Retype the records below verbatim, beginning at the line that contains "Does the scene" and continuing through the end of the records.

___ Extracted entries

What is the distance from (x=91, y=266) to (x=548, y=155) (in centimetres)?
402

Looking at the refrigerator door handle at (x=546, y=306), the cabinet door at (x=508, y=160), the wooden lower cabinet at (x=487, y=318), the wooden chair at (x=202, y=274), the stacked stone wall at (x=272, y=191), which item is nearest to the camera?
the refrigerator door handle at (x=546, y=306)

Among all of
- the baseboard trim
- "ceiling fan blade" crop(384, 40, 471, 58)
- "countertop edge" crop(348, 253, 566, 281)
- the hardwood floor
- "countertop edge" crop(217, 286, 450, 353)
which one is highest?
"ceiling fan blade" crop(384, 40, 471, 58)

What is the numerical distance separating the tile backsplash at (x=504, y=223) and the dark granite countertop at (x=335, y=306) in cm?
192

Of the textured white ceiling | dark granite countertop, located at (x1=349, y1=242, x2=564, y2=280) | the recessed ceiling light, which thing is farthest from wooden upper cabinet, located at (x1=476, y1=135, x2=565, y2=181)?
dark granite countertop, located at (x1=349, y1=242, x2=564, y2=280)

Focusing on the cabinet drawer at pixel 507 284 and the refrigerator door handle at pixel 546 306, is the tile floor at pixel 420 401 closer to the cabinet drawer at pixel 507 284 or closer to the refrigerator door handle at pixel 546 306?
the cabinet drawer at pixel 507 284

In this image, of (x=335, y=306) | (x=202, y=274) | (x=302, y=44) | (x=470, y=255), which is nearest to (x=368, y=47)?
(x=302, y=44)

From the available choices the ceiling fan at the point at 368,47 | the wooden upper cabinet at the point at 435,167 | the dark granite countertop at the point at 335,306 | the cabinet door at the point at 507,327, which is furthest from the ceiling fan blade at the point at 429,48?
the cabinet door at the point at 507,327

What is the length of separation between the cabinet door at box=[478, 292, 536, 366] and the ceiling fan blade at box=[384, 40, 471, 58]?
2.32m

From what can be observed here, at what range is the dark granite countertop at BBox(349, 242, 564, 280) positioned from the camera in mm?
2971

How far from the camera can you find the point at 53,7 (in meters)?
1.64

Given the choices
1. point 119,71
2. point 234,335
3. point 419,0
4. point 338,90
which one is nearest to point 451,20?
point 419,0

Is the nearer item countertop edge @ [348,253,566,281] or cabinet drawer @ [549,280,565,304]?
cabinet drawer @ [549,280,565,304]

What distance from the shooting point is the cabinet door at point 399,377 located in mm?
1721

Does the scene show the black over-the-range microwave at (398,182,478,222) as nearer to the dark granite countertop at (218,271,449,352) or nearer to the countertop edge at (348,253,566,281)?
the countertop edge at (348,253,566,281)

______

Exercise response =
Does the scene show the black over-the-range microwave at (398,182,478,222) as nearer to the dark granite countertop at (218,271,449,352) or nearer to the countertop edge at (348,253,566,281)?
the countertop edge at (348,253,566,281)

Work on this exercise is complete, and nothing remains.